ところが、ククルはまったく動じていない。それどころか、聖剣を体の前に出し、すぐさま魔法を発動させる。
「聖域結界!」
「ぐはっ!」
「うわぁっ!」
ククルの周りを円形の結界が囲み、近付いてきた兵士たちを弾き飛ばしていた。
自分の持っていたブローチによって聖女プリムの力を取り戻したククルは、その時の魔法の大部分を平然と扱えるようになっていた。
犬好きが高じて託しておいたブローチが、まさかこのような形で自分を助けてくれることになるとは、なんとも不思議な話なのである。

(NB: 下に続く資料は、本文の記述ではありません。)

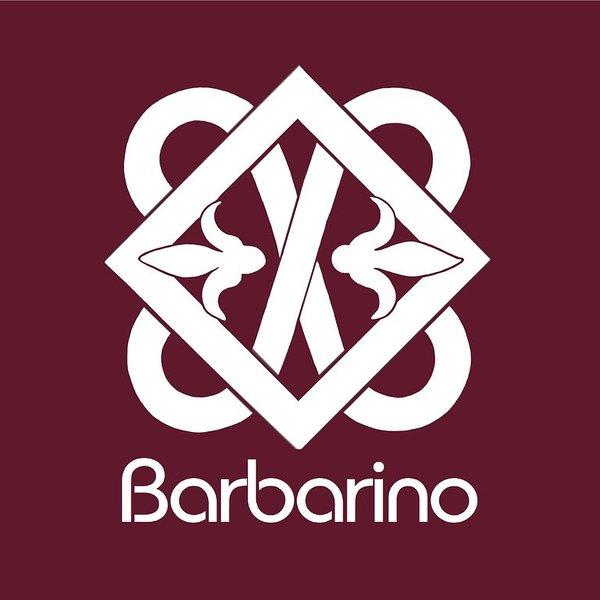 BARBARINO - Appartamento a 100m da  Ospedale Spedali Civili di Brescia, alquiler vacacional en Brescia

「私の邪魔はさせません! あなた方にできることは、あの者たちと戦うことか、さっさと降伏すること。どちらを選んだとしても、私はあなた方を責めません。……私の敵は、クリアテス一人なのですからね」
吹き飛ばされた兵士たちへと視線を向けながら。ククルははっきりと言い放っていた。
目の前にいるのは最弱の魔物であるはずのコボルトだというのに、兵士たちはとても近寄れないでいた。
「お前たち、何をぼさっとしているのですか。神の名において、やつらを成敗するのです! 神官たち、彼らを援護なさい!」
「はっ!」
コボルトの相手は無理だと思ったクリアテスは、兵士たちに冒険者たちを攻撃するように指示を出していた。たじろいでいた兵士たちも、やむを得ず冒険者たちへと攻撃を仕掛けていく。
しかし、ククルはそちらの心配はまったくしていない。先程、範囲強化をかけておいたからだ。
「お前の相手は私です。聖女を騙る魔物ごとき、この私一人で十分なのです!」
「なら、試してみましょうか!」
クリアテスが構えたのを確認すると、ククルは聖剣を構えて斬りかかっていく。
「えいっ!」
振りかぶるとしっかりと地面を踏み込んで剣を下ろしていく。自分の体よりも長い聖剣だが、ククルはきちんと振り回せている。
聖剣の主ということもあるが、ククールの時に培った剣の鍛錬が地味に活きているのだ。
「ちっ!」
クリアテスは攻撃を躱す。ただ、その表情は予想外という表情だった。
メイド服を着たコボルトごときが、剣で鋭い攻撃を仕掛けてきたのだから。見下していたクリアテスからすれば、想像できるわけもなかったのだ。
「くそっ、コボルトごときが!」
クリアテスの表情が段々と強張っていく。
「この私を、よくもコケにしてくれましたね。我が剣の錆にしてくれましょう!」
クリアテスも、どこからともなく剣を出して構えている。
『主。あの構え、意外とやり手のようですぞ。お気を付け下され』
「分かっているわ。聖女の生まれ変わりとはいえ、私は魔族。下手に攻撃を受けてしまえば、堕ちた神官の力とはいえ、ただでは済まないでしょうからね」
聖剣が注意を呼び掛けてくるので、ククルは頷きながら警戒している。
「さあ、神の名の下にひれ伏すのです!」
クリアテスは身構えるとともに、ククルへ向かってすぐに攻撃を仕掛けてきた。
迎え撃つべく、ククルもまた、しっかりと聖剣を構えるのだった。